​Mergers & acquisitions

Many mergers and acquisitions fail to deliver the value expected of them. Proper planning, including a rigorous integration plan, is necessary for a successful transaction.

Mergers and acquisition (M&A) strategy has been scrutinized in recent years after many transactions failed to add shareholder value, with poor integration planning being cited as one of the principal causes of failure.

M&As can be a growth accelerator, but they require rigorous integration planning by management and the board. Strategic decisions about M&A transactions inherently involve risk. Boards should be engaged before, during and after the transaction and other important events. Active oversight of the process can help confirm that shareholder value is kept at the forefront through a clear and efficient assessment of the transaction's goals, risks and results.

Boards need to understand all aspects and stages of a significant M&A deal to facilitate the transaction's financial goals and help the organization better manage the risks associated with deal planning, analysis and execution.

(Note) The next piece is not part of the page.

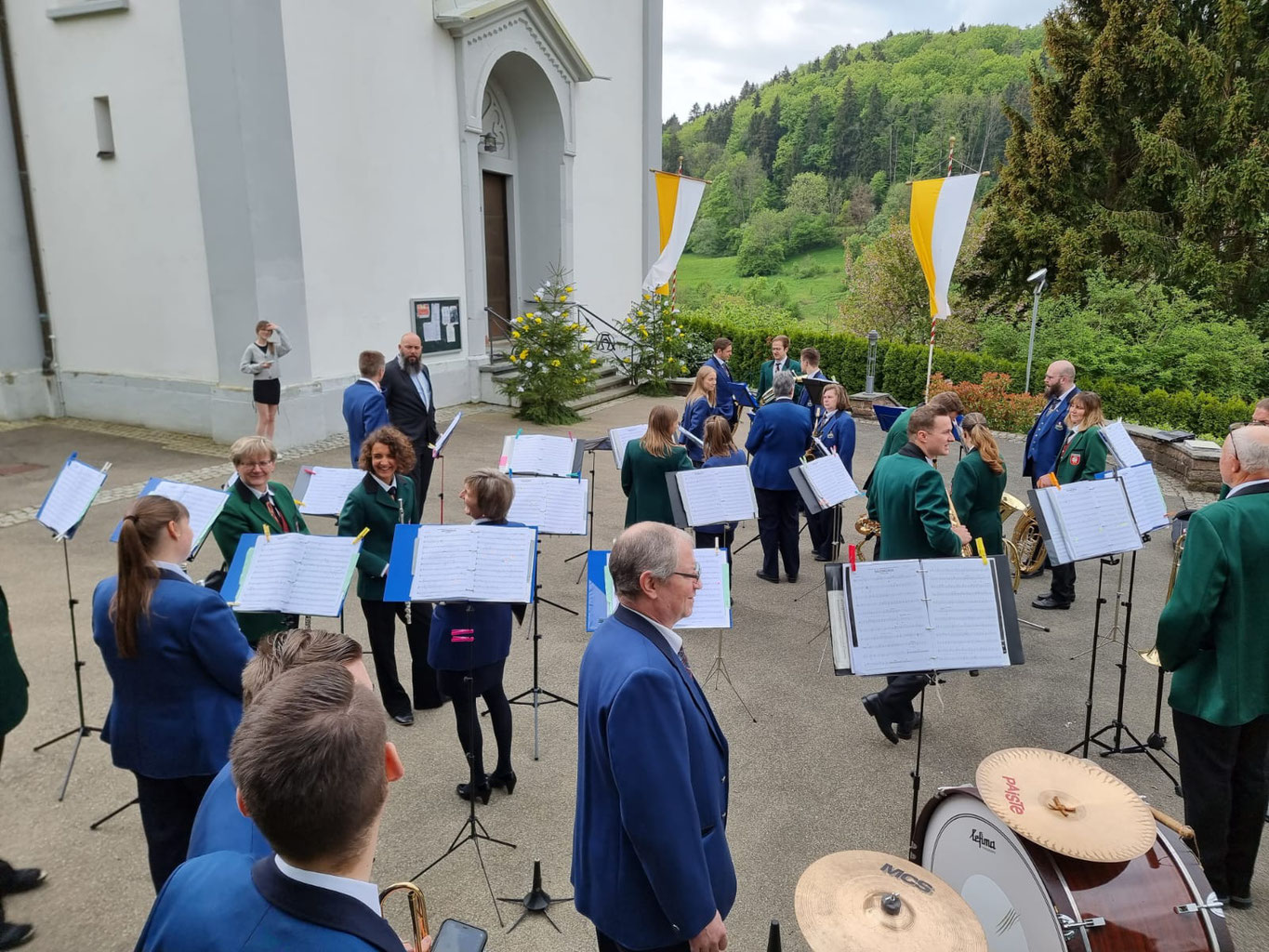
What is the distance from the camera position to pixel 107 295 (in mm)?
12602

An M&A transaction's success is largely measured by whether the ultimate value captured from the deal mirrors or exceeds the value envisioned at the beginning of the process. The purpose of due diligence is to mitigate overall transaction risk through identifying, quantifying and substantiating drivers and value inhibitors. It is also important to recognize the differences, if any, between these and the basis of the anticipated deal value at the beginning of the process.

It is particularly important to assess the target organization's existing internal controls and financial reporting. The board should assess potential areas of risk and how the new entity will perform related activities. At the conclusion of an M&A transaction – particularly one involving a significant acquisition – the board should consider whether changes to overall risk management processes are needed due to an increase in the organization's size or changes to its structure.

Post-merger integration is a critical stage of any merger or acquisition, where synergies are captured or lost and value can be realized or squandered. Boards should consider post-acquisition reviews not just of risks, but also relevant integration milestones and return-on-investment analysis to evaluate the reliability of initial acquisition assumptions.